2.000 Obdachlose in Brüssel

Einer Zählung zufolge, die im vergangenen November durchgeführt wurde, halten sich in Brüssel knapp 2.000 Obdachlose auf. Das ist 13 Prozent mehr als noch vor zwei Jahren. Das hat La Strada, das Ressourcenzentrum der Brüsseler Region für Obdachlosenhilfe, am Freitag mitgeteilt.

Die Zählung erfolgte kurz vor der Einrichtung von Winterlagern für Obdachlose durch Mitglieder verschiedener Vereinigungen und Institutionen. Das Ziel der Zählung ist, eine wirtschaftliche und soziale Strategie zur Bekämpfung der Obdachlosigkeit zu entwickeln, die effizient ist.

Insgesamt wurden 1.944 Personen ohne ständige Unterkunft  registriert, aber La Strada, betont, dass diese Zahl nur eine Tendenz wiederspiegele. So konnte eine Anzahl Personen nicht mitgezählt werden, die irgendwelche Häuser besetzen oder die von den Behörden unter der Rubrik "außerhalb der Einrichtungen" geführt werden. Außerdem beruhen die Zahlen auf einer Momentaufnahme und einige Personen tauchen in der Öffentlichkeit gar nicht auf.

Es wurde beobachtet, dass 22% der Obdachlosen keinerlei finanzielle Hilfe in Anspruch nimmt (17% auf der Straße und 5% der Hausbesetzer). Festgestellt wurde auch, dass sich die Mehrzahl, also 84 Prozent der Obdachlosen, in der Innenstadt Brüssels aufhält. Davon nutzt über die Hälfte die drei großen Bahnhöfe von Brüssel, also den Süd-, den Zentral- und den Nordbahnhof.

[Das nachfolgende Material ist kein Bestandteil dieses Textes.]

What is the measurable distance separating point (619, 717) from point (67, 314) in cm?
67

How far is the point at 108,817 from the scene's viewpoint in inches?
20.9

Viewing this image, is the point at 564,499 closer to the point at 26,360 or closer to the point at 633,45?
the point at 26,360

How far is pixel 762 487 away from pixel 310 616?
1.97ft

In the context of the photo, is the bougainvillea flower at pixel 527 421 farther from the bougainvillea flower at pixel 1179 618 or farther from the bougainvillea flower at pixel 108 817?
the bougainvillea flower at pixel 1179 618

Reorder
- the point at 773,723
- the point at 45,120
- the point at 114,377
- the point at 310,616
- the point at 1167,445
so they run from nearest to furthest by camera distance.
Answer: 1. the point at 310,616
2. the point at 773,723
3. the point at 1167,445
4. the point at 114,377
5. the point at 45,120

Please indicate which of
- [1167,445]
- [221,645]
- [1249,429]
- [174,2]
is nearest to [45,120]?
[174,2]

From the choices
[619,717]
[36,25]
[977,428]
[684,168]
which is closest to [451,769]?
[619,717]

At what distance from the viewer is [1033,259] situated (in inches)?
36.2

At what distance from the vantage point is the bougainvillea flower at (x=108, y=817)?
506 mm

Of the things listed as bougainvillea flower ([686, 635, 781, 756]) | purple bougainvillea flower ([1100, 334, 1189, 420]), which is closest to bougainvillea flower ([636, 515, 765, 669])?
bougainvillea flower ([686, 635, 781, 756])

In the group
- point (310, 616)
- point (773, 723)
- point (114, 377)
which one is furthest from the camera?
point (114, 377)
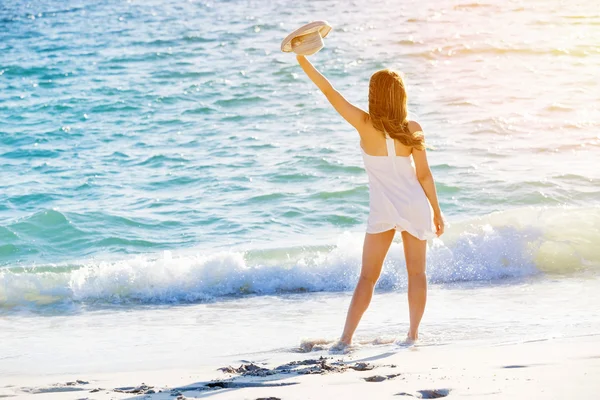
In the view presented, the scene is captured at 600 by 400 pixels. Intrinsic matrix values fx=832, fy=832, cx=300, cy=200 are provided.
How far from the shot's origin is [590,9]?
2020 cm

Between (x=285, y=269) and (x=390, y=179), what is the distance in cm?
314

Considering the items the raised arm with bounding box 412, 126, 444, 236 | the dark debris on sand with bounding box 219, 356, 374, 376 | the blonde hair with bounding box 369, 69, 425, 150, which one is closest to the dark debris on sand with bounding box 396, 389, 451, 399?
the dark debris on sand with bounding box 219, 356, 374, 376

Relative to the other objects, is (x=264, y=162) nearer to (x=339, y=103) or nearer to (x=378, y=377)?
(x=339, y=103)

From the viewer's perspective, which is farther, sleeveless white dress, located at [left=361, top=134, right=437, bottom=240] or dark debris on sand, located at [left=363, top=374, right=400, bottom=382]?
sleeveless white dress, located at [left=361, top=134, right=437, bottom=240]

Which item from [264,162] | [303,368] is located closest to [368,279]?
[303,368]

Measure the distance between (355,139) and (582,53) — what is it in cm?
654

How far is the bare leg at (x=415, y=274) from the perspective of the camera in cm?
505

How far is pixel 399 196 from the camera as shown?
495 centimetres

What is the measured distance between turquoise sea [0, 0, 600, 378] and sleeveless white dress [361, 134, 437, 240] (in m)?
1.07

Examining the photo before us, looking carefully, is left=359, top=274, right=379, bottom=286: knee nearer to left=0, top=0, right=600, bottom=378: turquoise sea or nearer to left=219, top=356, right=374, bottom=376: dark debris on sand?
left=219, top=356, right=374, bottom=376: dark debris on sand

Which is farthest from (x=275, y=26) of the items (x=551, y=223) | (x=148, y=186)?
(x=551, y=223)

Außerdem ist aufgefallen, dass die Anwesenheit weiblicher Obdachloser auf der Straße viel geringer ist (18 Prozent) als die der Männer (82 Prozent).

Die Zahlen bedeuten insgesamt eine hohe Belastung für das öffentliche Sozialhilfezentrum der Stadt Brüssel, betonten die zuständigen Brüsseler Ministerinnen Brigitte Grouwels und Evelyne Huytebroeck am Freitag. In den großen Sommerferien werden übrigens die Obdachlosenplätze für den nächsten Winter geplant.